OBJECTIVE: Copy out the following listing word for word, keeping every line in its original order.

STORED RECORDS:
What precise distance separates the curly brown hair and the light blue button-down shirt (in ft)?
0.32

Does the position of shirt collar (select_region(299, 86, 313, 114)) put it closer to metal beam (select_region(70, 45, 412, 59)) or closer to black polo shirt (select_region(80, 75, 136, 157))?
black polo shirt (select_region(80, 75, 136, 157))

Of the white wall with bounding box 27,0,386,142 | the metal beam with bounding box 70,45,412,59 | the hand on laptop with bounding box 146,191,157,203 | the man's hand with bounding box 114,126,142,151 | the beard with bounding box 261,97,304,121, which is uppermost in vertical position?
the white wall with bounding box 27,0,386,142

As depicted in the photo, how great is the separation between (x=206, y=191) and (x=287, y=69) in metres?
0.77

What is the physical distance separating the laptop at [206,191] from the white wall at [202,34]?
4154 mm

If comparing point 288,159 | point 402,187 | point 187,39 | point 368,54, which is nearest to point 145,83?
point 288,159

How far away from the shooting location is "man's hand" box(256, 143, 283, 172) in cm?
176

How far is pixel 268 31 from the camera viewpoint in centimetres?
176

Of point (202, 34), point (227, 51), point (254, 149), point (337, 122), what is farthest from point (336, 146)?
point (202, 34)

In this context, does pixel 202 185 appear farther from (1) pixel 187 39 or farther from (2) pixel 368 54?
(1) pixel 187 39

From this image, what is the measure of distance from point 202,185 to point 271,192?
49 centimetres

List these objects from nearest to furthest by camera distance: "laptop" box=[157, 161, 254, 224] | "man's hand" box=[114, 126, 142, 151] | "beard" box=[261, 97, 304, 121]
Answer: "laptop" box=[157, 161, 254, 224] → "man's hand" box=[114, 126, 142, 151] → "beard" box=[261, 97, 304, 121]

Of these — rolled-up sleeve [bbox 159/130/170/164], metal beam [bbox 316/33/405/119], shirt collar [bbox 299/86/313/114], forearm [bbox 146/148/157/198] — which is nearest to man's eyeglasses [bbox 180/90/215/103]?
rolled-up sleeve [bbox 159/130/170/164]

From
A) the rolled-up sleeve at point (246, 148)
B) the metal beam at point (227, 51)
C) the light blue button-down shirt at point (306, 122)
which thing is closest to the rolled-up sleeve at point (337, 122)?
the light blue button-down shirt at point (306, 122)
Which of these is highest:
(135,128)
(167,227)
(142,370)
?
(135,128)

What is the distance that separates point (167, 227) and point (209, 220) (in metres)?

RESPONSE:
What precise distance separates the curly brown hair and the light blue button-down shirt (in ft)?
0.32

Does the position of shirt collar (select_region(299, 86, 313, 114)) put it closer to metal beam (select_region(70, 45, 412, 59)) or closer to black polo shirt (select_region(80, 75, 136, 157))?
black polo shirt (select_region(80, 75, 136, 157))

Of the white wall with bounding box 27,0,386,142 | the metal beam with bounding box 70,45,412,59 | the hand on laptop with bounding box 146,191,157,203 | the man's hand with bounding box 114,126,142,151 | the beard with bounding box 261,97,304,121, which is uppermost in vertical position?
the white wall with bounding box 27,0,386,142

As depicted in the photo, how great is the separation between (x=206, y=191) and (x=287, y=69) in metres?
0.77

What is the physical distance separating the laptop at [206,191] from the white wall at [202,34]?
4154 mm

If comparing point 288,159 | point 402,187 | point 187,39 | point 368,54, which is nearest to point 145,83?
point 288,159

How far away from the shooting location is "man's hand" box(256, 143, 283, 172) in cm?
176

How far is pixel 268 31 from the camera viewpoint in centimetres?
176

Of point (202, 34), point (227, 51), point (254, 149), point (337, 122), what is farthest from point (336, 146)?
point (202, 34)

In this context, does pixel 202 185 appear farther from (1) pixel 187 39 or farther from (2) pixel 368 54?
(1) pixel 187 39

From this image, what is the measure of distance from point 202,185 to point 271,192?
49 centimetres

List these objects from nearest to furthest by camera distance: "laptop" box=[157, 161, 254, 224] | "man's hand" box=[114, 126, 142, 151] | "beard" box=[261, 97, 304, 121]
Answer: "laptop" box=[157, 161, 254, 224] → "man's hand" box=[114, 126, 142, 151] → "beard" box=[261, 97, 304, 121]

Of these — rolled-up sleeve [bbox 159/130/170/164], metal beam [bbox 316/33/405/119], shirt collar [bbox 299/86/313/114], forearm [bbox 146/148/157/198] — which is nearest to man's eyeglasses [bbox 180/90/215/103]?
rolled-up sleeve [bbox 159/130/170/164]

From
A) the rolled-up sleeve at point (246, 148)
B) the metal beam at point (227, 51)
C) the light blue button-down shirt at point (306, 122)
which thing is closest to the rolled-up sleeve at point (337, 122)?
the light blue button-down shirt at point (306, 122)
Which of these is highest:
(135,128)
(167,227)
(142,370)
?
(135,128)

What is the distance that separates point (167, 227) and point (209, 220) (in metres)?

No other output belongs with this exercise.